Bukan waktuku untuk lagi menghindar apa lagi lari dari masalah.
Jika memang ini waktunya aku melepaskan Pipit, seperti janjiku yang pernah aku ucapkan pada diriku sendiri,aku pasti akan lepaskan dia.
Tapi.....
Benarkah aku bisa melepaskannya....
Kenapa ada rasa aneh yang tiba-tiba muncul ketika aku berfikir untuk melepaskannya..
"Ya Tuhan kenapa hidupku menjadi begitu rumit.' batinku.
Mungkin aku harus menghibur diriku sendiri.
Mungkin sebaiknya aku tidak usah langsung pulang.
Aku harus mencari hiburan yang bisa membuat aku merasa lebih rileks.
Mungkin jika aku menelepon teman-teman semasa kuliah dulu itu bisa sedikit membantu aku melupakan Pipit.
Yah aku harus segera menelpon Reno dan Edo.
Mudah-mudahan mereka tidak sibuk dan belum mengganti nomor teleponnya.Pikirku bersemangat.
Aku pelankan laju mobilku dan segera menepi ditempat yang aman.
Kubuka hpku dan mencari nomor kontak Roni dan Edo.
Untunglah mereka belum mengganti nomor kontak mereka.
Akhirnya setelah berbasa-basi sebentar akhirnya kami pun setuju untuk bertemu sore selepas mereka bekerja.
Setelah menelpon teman-temanku aku batalkan niatku untuk pulang ke rumah.
Aku arahkan mobil ke salah satu apartemen milikku.

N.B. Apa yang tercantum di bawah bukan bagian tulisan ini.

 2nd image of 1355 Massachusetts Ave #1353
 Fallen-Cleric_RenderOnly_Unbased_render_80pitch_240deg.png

Aku memiliki dua apartemen.Satu apartemen aku dapat dari ibu saat aku ulang tahun ke 20tahun sedang satunya lagi aku beli dengan uang tabungan ku selama aku bekerja di Amerika.
Masalah apartemen selama ini ibuku yang mengurus.Ketika aku membeli apartemenku ibu juga yang memilih dan mengurus semua,aku hanya transfer uang saja.

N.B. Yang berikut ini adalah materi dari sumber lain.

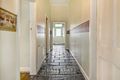 Property photo of 6 Argyle Road Maryborough VIC 3465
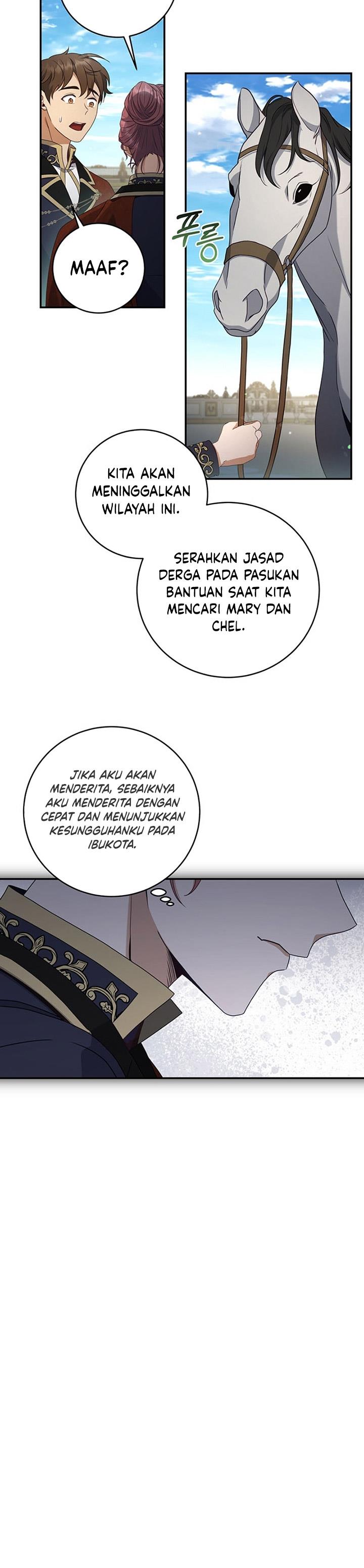 image-komik-margraves-bastard-son-was-the-emperor-chapter-26-19/30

Ibuku masih memiliki beberapa apartemen yang disewakan.
Ibuku memang bukan tipe wanita sosialita yang suka membeli barang-barang branded atau perabot-perabot yang berharga mahal.
Dia lebih suka menyimpan uangnya dengan membeli apartemen sebagai investasinya.
Apartemen-apartemen itu ada yang dijual kembali ada juga yang disewakan.